Best in TV: The Greatest TV Shows of Our Time is a television countdown special that aired on September 18, 2012, as a special edition of 20/20 hosted by Barbara Walters. The special presented the results of nine categories from a poll conducted by ABC News and People magazine to determine what America thought were the best television shows of all time.

Countdown Results

Best TV Dad
Walters revealed the results of this category on Good Morning America.

 Cliff Huxtable - The Cosby Show
 Andy Taylor - The Andy Griffith Show
 Howard Cunningham - Happy Days
 Al Bundy - Married...with Children
 Dan Conner - Roseanne

Best TV Comedy

 I Love Lucy
 Seinfeld
 M*A*S*H
 The Cosby Show
 All in the Family

Best TV Mom

 Clair Huxtable – The Cosby Show
 Carol Brady – The Brady Bunch
 Marie Barone – Everybody Loves Raymond
 Marion Cunningham – Happy Days
 June Cleaver – Leave It to Beaver

Best TV Drama

 ER
 The Twilight Zone
 The Sopranos
 The West Wing
 Mad Men

Best Non-Human Character

 Kermit the Frog – The Muppet Show
 Lassie – Lassie
 Mr. Spock – Star Trek
 ALF – ALF
 Miss Piggy – The Muppet Show

Best TV Host

 Johnny Carson – The Tonight Show Starring Johnny Carson
 Ellen DeGeneres – The Ellen DeGeneres Show
 Oprah Winfrey – The Oprah Winfrey Show
 Carol Burnett – The Carol Burnett Show
 David Letterman – Late Show with David Letterman

Best Reality Show

 Dancing with the Stars
 American Idol
 Survivor
 The Amazing Race
 The Deadliest Catch

Best Variety Show

 Saturday Night Live
 The Carol Burnett Show
 In Living Color
 American Bandstand
 The Ed Sullivan Show

Best Cop or Legal Show

 Law & Order: Special Victims Unit
 Law & Order
 Columbo
 24
 Hill Street Blues

Best TV Show
 I Love Lucy
 M*A*S*H
 Seinfeld
 All in the Family
 Cheers

Online Results

Best TV Theme Song
 "I'll Be There For You" from Friends
 "Where Everybody Knows Your Name" from Cheers
 "The Ballad of Gilligan's Isle" from Gilligan's Island
 Theme from The Addams Family
 Theme from Mission: Impossible

Best Game Show
 Jeopardy!

AIM -> Pick up the Best in TV countdown text above and continue it from its last line.

[Extracted data entries]
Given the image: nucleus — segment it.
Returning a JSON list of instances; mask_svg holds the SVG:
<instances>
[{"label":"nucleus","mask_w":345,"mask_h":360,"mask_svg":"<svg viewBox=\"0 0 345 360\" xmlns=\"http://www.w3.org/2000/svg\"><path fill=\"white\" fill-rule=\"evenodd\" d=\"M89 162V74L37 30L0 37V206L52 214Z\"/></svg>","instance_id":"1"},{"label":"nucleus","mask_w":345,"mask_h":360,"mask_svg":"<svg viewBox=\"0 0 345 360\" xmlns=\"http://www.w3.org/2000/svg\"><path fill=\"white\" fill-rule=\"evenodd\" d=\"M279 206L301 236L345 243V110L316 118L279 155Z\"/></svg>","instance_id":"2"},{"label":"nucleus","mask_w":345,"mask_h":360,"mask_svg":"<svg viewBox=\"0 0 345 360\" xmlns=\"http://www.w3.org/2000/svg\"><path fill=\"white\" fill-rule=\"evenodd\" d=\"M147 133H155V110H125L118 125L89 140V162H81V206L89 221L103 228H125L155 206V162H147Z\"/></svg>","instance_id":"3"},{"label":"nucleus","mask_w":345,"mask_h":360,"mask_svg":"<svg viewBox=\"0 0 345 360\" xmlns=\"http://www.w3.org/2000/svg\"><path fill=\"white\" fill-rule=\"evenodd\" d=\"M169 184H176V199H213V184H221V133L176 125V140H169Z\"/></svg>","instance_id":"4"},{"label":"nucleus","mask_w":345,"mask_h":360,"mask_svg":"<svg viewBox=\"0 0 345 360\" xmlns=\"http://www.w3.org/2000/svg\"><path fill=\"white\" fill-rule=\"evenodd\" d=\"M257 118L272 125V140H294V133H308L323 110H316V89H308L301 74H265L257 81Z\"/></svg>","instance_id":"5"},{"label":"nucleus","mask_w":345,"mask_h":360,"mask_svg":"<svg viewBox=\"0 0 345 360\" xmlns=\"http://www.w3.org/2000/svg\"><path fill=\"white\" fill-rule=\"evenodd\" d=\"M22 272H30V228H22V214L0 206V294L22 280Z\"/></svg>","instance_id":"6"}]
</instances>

ANSWER FOR THE TASK ->
 The Price Is Right
 Wheel of Fortune
 Hollywood Squares
 Family Feud

Most Memorable Televised Moment
 The 9/11 attacks
 The John F. Kennedy assassination
 The Apollo 11 moon landing
 The First inauguration of Barack Obama
 The Challenger explosion

Best Animated Series
 The Flintstones
 The Simpsons
 Looney Tunes
 Peanuts
 Scooby-Doo, Where Are You!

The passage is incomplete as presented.